Everything I know about tea, I learned.  Deep, right?  I began my tea journey with Bigelow’s Constant Comment.  No, I’m not getting on my “bagged tea tastes like crap” high horse here.  I drank it for years and was happy as could be.  I didn’t one day put a bag in my cup and think, “I should switch to loose leaf.”  It was an evolution, one that included a great deal of exploring and education.

While trolling through my overwhelming number of chat board updates, I came across a note regarding Tazo / Starbucks opening their first shop in University Village, Washington.  It’s the hot news in the tea world right now and I love to see what people are saying.  However, I was really taken aback by one person’s take on the situation: “When an industry has to educate its customers to enjoy the product you know it’s in trouble.”  Wait, what?  Did this guy just say that?  In public?  For others to read?

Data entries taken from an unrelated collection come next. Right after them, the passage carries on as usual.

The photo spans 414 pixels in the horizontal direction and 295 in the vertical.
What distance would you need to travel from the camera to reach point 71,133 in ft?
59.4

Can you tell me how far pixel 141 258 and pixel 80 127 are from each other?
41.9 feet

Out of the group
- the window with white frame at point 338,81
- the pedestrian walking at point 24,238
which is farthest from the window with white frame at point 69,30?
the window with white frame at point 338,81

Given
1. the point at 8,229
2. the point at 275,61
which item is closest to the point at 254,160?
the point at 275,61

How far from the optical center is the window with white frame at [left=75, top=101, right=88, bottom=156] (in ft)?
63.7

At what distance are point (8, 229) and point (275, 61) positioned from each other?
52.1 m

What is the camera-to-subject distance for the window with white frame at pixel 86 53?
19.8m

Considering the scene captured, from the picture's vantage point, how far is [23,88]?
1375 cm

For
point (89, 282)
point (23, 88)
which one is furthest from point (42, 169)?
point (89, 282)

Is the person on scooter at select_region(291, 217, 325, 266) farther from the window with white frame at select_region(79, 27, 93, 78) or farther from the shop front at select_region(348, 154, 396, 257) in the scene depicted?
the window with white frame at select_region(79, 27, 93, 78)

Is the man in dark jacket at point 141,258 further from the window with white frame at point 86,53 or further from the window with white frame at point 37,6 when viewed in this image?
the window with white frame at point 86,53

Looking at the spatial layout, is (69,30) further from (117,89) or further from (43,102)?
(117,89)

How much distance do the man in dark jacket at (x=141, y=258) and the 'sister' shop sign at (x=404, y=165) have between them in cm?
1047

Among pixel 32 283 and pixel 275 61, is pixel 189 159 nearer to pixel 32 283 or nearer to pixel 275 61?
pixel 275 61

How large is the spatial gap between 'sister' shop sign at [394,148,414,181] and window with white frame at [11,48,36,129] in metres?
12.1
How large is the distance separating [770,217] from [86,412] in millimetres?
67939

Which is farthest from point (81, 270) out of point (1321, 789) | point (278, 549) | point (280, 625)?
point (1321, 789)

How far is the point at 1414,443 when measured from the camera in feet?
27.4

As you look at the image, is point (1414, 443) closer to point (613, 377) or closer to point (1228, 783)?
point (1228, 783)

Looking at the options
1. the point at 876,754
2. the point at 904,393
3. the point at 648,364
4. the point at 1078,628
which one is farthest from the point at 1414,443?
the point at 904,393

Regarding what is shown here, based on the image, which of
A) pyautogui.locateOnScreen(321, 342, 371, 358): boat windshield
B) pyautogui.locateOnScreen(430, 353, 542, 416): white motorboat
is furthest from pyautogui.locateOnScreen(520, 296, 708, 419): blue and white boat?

Let’s start with the fact that wine has seen tremendous growth over the past 30-something years.  A large portion of this growth is due to the immense amount of education that has been generated by wine producers.  Those silly lushes got it all wrong 30 years ago when they decided to start doling out information about the quality of the grapes, growing regions, processing and flavor components, ways to drink it, and different drinking vessels.  Their reckless approach to education now allows them to captain a yacht worth $20 billion a year.  Oh, and that’s just California’s wine growers.  The Wine Institute recently posted a study presented by San Francisco State providing an analysis of the U.S. wine market.  One interesting quote from the study reads: “As consumers gain more experience, they may not necessarily purchase more expensive wine. Indeed, one of the advantages of knowledge is the ability to spot a bargain and the confidence to experiment – or at least resist the pitch that a wine must be good because it is costly.”  Note to self: Why would the “tea sheeples” want to know any more than if it’s expensive, it must be good?

Let’s talk coffee.  We could start with the fact that education has created an interest in coffee in the United States that is unparalleled in any other country.  That scene in which people run from one Starbucks to the other to escape the giant gingerbread man in Shrek was not accidental.  According to Charles Cain, VP of Tazo Merchant and Operations, in 1991, there were 1,650 coffee shops and by 2012, that number had grown to over 25,000.  Thanks to coffee education and awareness, the United States’ fair trade movement could be hoisted onto the backs of coffee growers.  Coffee companies covering 50 states have begun focusing on getting that financial power back into the hands of those who grow the beans and allowing them to make changes in their own communities.  Note to self: Why would the “tea sheeples” care about where and how their tea gets into the cup?

All this coffee and wine talk makes me thirsty, so I’m diving into tea.  Earlier I mentioned my love of Constant Comment.  I haven’t had it in years because I have a new love in my life named Oolong.  Oolongs are complex.  They’re fragrant.  They’re freaking awesome.  But I didn’t just pick up an oolong and start drinking.  I developed this palate via green, black, and white teas.  Now I am slowly warming up (see what I did there) to pu-erhs.  My tastebuds have expanded, and will continue to grow, as I expand my knowledge of the tea world.  The availability of good tea is expanding too!  Consumption of tea in all of its forms is expected to surpass coffee consumption by 2017.  Loose-leaf tea demand is on the rise for the 19th consecutive year, a trend that portends well for the tea industry as a whole.  Note to self: American “tea sheeples” only like flavored, sugary black teas, so only offer those.  

Tea education is vital and it’s an exciting time to be a tea drinker.  For those who have an interest, it’s important to work with companies who approach tea in a responsible and honest way.  Tea drinkers need to know whether the pickers, the growers, and even the environment are being wronged in order for them to enjoy those five grams of tea.  We need to know more about the cultures and conditions in which the leaf was raised in order to truly appreciate its trek around the world and into your cup.  This knowledge will pour through countless outlets (books, blogs, websites, and festivals) and will continue to spur the popularity of tea over the next 20 years in the United States!